> **SUPPLIED TEXT**:
= = = =

It’s a gentle walk to the beach from the A39 where we park in the free village car park opposite the pub. There’s another car park much nearer but it’s pay and display and it’s a shame to miss the walk which gives us a good snoop at the bungalows, Victorian houses and farmhouses that line the road.

Nora in Kilve graveyard

We briefly visit the lovely old church and graveyard overlooking a farmyard where a JCB is doing something that looks quite dangerous for the collie dancing by its side. “What’s a JCB?” Asks Z, who’s Canadian. “A digger,” I explain. “Why do we call them diggers?” asks my girl graduate… Hm.

Graves at Kilve

Door handle at Kilve church

Opposite the pay and display car park by the old retort, there’s a cricket match going on – that quintessential of all English pastimes. Kilve are playing Castle Cary and there’s blackboard inviting visitors to stop in and watch. We don’t – cricket is beyond me – I don’t mind watching it and love listening to it on the radio, but am incapable of explaining anything about it to anyone else. At any rate, the girls don’t look that keen.

Kilve v Castle Cary

So we set off on our walk along the path leading to the cliffs. Luckily the tide’s out so we go down and have a great scramble on one of the most remarkable beaches in the country.

= = = =

> **DATA EXCERPT**:
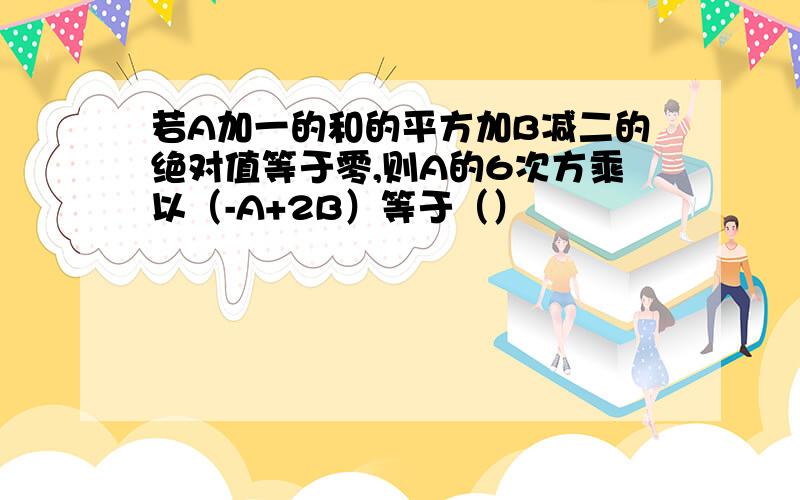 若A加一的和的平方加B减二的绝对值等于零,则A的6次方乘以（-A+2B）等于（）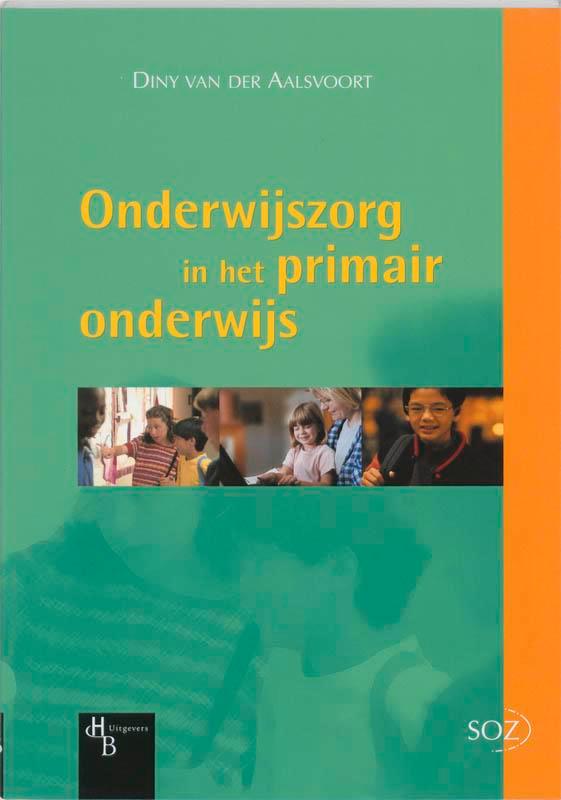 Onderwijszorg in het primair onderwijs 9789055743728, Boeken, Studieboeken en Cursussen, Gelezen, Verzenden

= = = =

> **THE PROBLEM**:
In the account of the walk at Kilve, what kinds of homes line the road to the beach? List them.

> **WORKED SOLUTION**:
- bungalows
- Victorian houses
- farmhouses